Men and women are equally good at reading partners’ sexual satisfaction, new study finds
Sally’s very loud — and very fake — public orgasm in the film “When Harry Met Sally” was her emphatic way of proving that Harry has no clue if the revolving door of women he sleeps with are satisfied or not.
Although the jury is still out on one-night stands, a new study of relationships by Canadian psychologists has found that men and women are equally good at picking up on their partners’ sexual satisfaction. If you’re in a committed partnership, your lover already knows how much you’re enjoying yourself in bed — so no need to start using Sally-esque theatrics to get your point across, in other words.
But, for better or worse, the study results also mean that you probably can’t hide dissatisfaction with your sex life well, either.
The researchers surveyed members of 84 heterosexual married or cohabiting Canadian couples on their own levels of sexual satisfaction, as well as what they perceived their partners’ to be. They also looked at relationship happiness, sexual communication and general emotion-recognition ability. First, ratings of sexual satisfaction from each partner were compared with the other, to see how couples stacked up.
“On average, both men and women did well,” said Erin Fallis, study author and psychology graduate student of the University of Waterloo in Ontario. “They had, overall, accurate and unbiased perceptions of their partners’ sexual satisfaction.”
Those who rated themselves as having good sexual communication were, predictably, better at judging their lovers’ pleasure levels. But even for those whose verbal communication was lacking, some made up for it by being naturally adept at reading human emotion. Emotion recognition ability was tested by showing subjects photos of people’s eyes and having them guess which emotion the look was conveying.
Also, judging a partner’s pleasure correctly may arise from natural compatibility rather than relationship longevity, since accuracy was independent of how long the couple had been together.
The study was published online Thursday in the journal Archives of Sexual Behavior.
Some studies in the past had hinted that men overestimate how much satisfaction their female partners get from sex. One survey from 1992, by pioneering sociologist Edward O. Laumann of the University of Chicago, found that 43.5 percent of men reported that their partners always had an orgasm, but only 28.6 percent of women self-reported having orgasms.
A more recent study published in 2010 found a similar result: 85 percent of men said their partners had an orgasm during their last sexual encounter, but only 64 percent of women said the same.
But Fallis noted that these were studies of individuals, not couples; plus, there’s arguably more to sexual satisfaction than reaching climax.
“I would discourage against looking at orgasm as a comprehensive measure of sexual satisfaction,” she said.
But Laumann said their subject recruitment methods are flawed. While he performed mostly in-home interviews for his 1992 sex survey, Fallis and her colleagues had couples come into the lab together to answer questions for the three-hour-long study — which probably selected out any subjects with troubled relationships.
“A couple who don’t really care much for each other anymore — are they going to rush in to do this kind of survey?” he asked. “It imposes a lot of requirements on the couple to be cooperative.”

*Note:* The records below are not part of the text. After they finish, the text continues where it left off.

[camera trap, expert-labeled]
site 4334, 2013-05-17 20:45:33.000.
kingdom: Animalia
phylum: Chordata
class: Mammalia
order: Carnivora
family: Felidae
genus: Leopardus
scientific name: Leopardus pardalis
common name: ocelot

The couples overall rated themselves quite content with their relationships, and Fallis isn’t sure the results would hold for couples in distress.
“It’s a happy message, but it’s not necessarily a valid message,” Laumann said. The researchers “have a lot of information, but they didn’t pay as much attention to who they got it from.”
Psychologist James McNulty of Florida State University, who was not involved in the study, said he wondered what kind of impact accurate perceptions of a partner’s sexual satisfaction would have on the relationship.
In a healthy pairing, perhaps noticing a partner’s waning enthusiasm could push for a much-needed update of a couple’s sexual script — the series of actions and routines that a couple develops when it comes to sex. A sexual script can include factors such as time of day, extent of foreplay, weekends vs. weekdays and location in the house. A shot of novelty can boost levels of pleasure for all parties involved, which can ultimately prove positive for a relationship.
“Sexual satisfaction is the strongest predictor of men’s relationship stability — whether they break up or stay together,” Fallis said, citing an extensive review paper of studies on married couples. “It’s the second strongest for women after relationship satisfaction.”
Clinical psychologist Gregory Kuhlman of Brooklyn College, also not involved with the study, said the results should encourage individuals to speak freely about sexual frustrations or unmet needs, since partners probably already know if they are feeling unfulfilled.
But how to bring it up without offending or upsetting someone is another hurdle. Recognizing that a happy partner is happy can be great, but the opposite — discerning unhappiness — can be threatening and anxiety-fueling, McNulty said.
“The standard advice about discussing sex is: Don’t do it during sex,” Kuhlman said. “As with any potentially sensitive topic, pick a time when you’re both well-rested, undistracted, etc.”